Should people at low risk of cardiovascular disease take a statin?2014; 348 doi: http://dx.doi.org/10.1136/bmj.g3329 (Published 15 May 2014) Cite this as: 2014;348:g3329
The conclusion and summary box of this Analysis article by Abramson and colleagues (BMJ 2013;347:f6123, doi:10.1136/bmj.f6123) stated that side effects of statins occur in about 18-20% of patients. The authors withdraw this statement. Although it was based on statements in the referenced observational study by Zhang and colleagues, that “the rate of reported statin-related events to statins was nearly 18%,”1 the article did not reflect necessary caveats and did not take sufficient account of the uncontrolled nature of the study.

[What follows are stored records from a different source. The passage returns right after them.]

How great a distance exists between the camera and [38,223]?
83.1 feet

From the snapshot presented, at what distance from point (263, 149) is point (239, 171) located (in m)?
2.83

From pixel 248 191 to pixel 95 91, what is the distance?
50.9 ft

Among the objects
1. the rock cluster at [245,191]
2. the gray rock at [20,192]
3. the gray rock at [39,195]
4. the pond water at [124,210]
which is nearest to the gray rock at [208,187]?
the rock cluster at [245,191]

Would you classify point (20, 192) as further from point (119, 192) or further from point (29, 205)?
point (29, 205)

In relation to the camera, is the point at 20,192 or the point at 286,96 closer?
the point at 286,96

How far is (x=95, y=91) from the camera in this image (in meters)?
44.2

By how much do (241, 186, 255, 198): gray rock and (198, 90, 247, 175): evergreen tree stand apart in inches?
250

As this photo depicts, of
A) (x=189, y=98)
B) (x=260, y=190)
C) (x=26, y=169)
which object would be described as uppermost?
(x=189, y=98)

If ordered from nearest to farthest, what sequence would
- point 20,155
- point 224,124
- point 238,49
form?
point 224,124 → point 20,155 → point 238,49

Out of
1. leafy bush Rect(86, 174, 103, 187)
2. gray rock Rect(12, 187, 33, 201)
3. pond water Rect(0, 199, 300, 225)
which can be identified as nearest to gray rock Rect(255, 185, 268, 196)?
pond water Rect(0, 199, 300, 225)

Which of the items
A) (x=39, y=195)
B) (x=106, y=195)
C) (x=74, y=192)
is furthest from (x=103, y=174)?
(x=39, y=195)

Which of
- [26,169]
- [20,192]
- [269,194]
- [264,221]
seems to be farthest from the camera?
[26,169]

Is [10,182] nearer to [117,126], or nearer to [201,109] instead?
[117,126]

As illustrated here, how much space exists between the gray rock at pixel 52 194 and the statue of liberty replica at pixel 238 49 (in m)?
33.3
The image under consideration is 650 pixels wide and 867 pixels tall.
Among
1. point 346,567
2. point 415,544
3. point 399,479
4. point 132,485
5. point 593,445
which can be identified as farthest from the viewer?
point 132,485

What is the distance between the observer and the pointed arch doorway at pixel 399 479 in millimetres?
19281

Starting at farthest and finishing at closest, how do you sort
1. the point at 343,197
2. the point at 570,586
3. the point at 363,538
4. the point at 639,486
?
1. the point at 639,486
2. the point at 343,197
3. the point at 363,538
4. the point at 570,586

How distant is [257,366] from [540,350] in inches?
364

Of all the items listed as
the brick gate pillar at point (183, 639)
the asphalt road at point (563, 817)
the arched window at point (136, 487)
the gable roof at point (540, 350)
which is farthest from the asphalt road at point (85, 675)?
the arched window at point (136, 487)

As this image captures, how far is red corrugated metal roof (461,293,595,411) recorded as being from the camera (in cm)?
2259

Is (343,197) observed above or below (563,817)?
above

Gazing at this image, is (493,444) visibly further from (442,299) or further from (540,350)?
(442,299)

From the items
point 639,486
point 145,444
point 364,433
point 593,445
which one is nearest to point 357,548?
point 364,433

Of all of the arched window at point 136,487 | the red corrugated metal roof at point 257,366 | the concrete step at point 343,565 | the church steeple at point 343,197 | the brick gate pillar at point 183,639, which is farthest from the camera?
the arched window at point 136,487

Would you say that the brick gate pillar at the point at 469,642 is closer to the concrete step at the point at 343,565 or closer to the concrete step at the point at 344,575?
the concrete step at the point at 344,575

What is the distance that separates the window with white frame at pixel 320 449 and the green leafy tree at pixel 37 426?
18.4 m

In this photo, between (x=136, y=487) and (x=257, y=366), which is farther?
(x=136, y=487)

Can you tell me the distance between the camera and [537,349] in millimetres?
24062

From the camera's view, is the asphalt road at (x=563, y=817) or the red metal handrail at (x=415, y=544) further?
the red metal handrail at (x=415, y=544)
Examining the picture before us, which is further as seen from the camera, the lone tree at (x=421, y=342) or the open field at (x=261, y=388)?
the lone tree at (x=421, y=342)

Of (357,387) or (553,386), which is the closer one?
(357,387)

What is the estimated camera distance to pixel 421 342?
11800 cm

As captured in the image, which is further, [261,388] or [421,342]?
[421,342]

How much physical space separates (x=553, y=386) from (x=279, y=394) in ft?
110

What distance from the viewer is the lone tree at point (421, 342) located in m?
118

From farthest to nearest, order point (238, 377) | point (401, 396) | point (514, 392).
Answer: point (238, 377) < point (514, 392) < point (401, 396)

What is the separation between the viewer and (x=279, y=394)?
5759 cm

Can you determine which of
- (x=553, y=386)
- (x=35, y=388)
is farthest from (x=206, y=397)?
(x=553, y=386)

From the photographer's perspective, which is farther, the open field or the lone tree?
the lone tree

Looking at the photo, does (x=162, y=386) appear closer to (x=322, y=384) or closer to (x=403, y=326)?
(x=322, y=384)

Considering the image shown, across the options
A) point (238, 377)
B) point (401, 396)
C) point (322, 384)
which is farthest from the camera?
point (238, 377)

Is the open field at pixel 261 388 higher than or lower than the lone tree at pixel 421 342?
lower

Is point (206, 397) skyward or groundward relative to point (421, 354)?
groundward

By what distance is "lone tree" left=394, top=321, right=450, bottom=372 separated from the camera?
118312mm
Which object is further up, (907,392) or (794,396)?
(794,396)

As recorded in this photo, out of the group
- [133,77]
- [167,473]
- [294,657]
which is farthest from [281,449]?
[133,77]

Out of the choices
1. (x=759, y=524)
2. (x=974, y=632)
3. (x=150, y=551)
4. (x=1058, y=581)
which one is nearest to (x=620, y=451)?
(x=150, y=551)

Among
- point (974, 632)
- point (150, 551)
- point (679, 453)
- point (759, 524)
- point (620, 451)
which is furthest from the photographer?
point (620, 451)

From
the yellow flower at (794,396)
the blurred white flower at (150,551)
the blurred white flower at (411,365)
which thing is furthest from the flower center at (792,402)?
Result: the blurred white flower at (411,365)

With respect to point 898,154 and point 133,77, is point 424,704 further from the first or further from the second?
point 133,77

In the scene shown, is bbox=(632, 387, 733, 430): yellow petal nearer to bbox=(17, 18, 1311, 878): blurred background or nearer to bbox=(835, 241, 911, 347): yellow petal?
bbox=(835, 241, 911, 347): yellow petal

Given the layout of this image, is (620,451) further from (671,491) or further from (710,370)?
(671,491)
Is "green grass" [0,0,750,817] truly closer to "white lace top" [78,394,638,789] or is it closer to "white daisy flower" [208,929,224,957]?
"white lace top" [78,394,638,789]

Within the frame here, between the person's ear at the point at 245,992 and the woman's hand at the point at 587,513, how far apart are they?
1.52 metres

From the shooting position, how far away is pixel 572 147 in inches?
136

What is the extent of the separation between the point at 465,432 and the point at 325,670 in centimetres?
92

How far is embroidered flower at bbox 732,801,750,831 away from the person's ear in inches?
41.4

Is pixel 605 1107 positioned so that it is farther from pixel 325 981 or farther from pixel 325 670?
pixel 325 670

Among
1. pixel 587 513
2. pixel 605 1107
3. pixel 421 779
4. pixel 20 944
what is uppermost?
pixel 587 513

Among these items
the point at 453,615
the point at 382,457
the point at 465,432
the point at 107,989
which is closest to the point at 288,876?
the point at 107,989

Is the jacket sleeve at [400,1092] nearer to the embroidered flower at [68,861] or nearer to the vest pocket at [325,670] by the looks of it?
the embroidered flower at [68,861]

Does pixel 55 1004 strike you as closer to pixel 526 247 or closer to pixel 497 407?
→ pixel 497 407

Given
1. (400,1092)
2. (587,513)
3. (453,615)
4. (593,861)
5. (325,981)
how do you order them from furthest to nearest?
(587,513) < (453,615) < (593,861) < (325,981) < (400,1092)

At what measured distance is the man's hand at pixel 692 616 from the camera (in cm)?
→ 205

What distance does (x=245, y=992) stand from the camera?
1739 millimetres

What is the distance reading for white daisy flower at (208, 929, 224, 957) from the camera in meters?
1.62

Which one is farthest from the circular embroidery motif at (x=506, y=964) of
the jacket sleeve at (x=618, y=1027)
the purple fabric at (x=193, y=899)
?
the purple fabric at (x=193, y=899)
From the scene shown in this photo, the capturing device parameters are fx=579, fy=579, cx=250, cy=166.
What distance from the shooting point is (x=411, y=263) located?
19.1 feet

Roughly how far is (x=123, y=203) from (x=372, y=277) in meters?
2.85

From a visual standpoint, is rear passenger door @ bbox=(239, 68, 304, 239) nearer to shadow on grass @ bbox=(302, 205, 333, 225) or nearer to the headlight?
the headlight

Zhang et al observed that the rate of statin related events found in their study (18%) was “substantially higher than the 5% to 10% usually described in randomized, placebo-controlled, clinical trials.” Two caveats must be considered. As Zhang et al point out, the rate of statin related events reported in their study was uncontrolled and therefore may be inflated because events attributed to statins might have occurred in a placebo group as well. In addition, although Zhang et al do not make this point, the 5-10% rate quoted by Zhang et al as having been observed in randomised trials was, in many cases, similar in both active and placebo groups.
The exact rate of statin related adverse events in people at low risk of cardiovascular disease remains uncertain. Clinical trials may underestimate the frequency of statin related adverse events because of patient selection, exclusion of older patients and those with comorbid conditions or potential drug interactions, under-representation of women, and selection bias created by willingness to participate in a clinical trial. In addition, when compared with the full clinical study reports, published accounts of clinical trials in medical journals report only a minority of adverse events.2 Access to the full data from the trials of statins would help to determine the comparative rates of serious adverse events in statin and control groups but probably would not help to determine the frequency of less than serious adverse events.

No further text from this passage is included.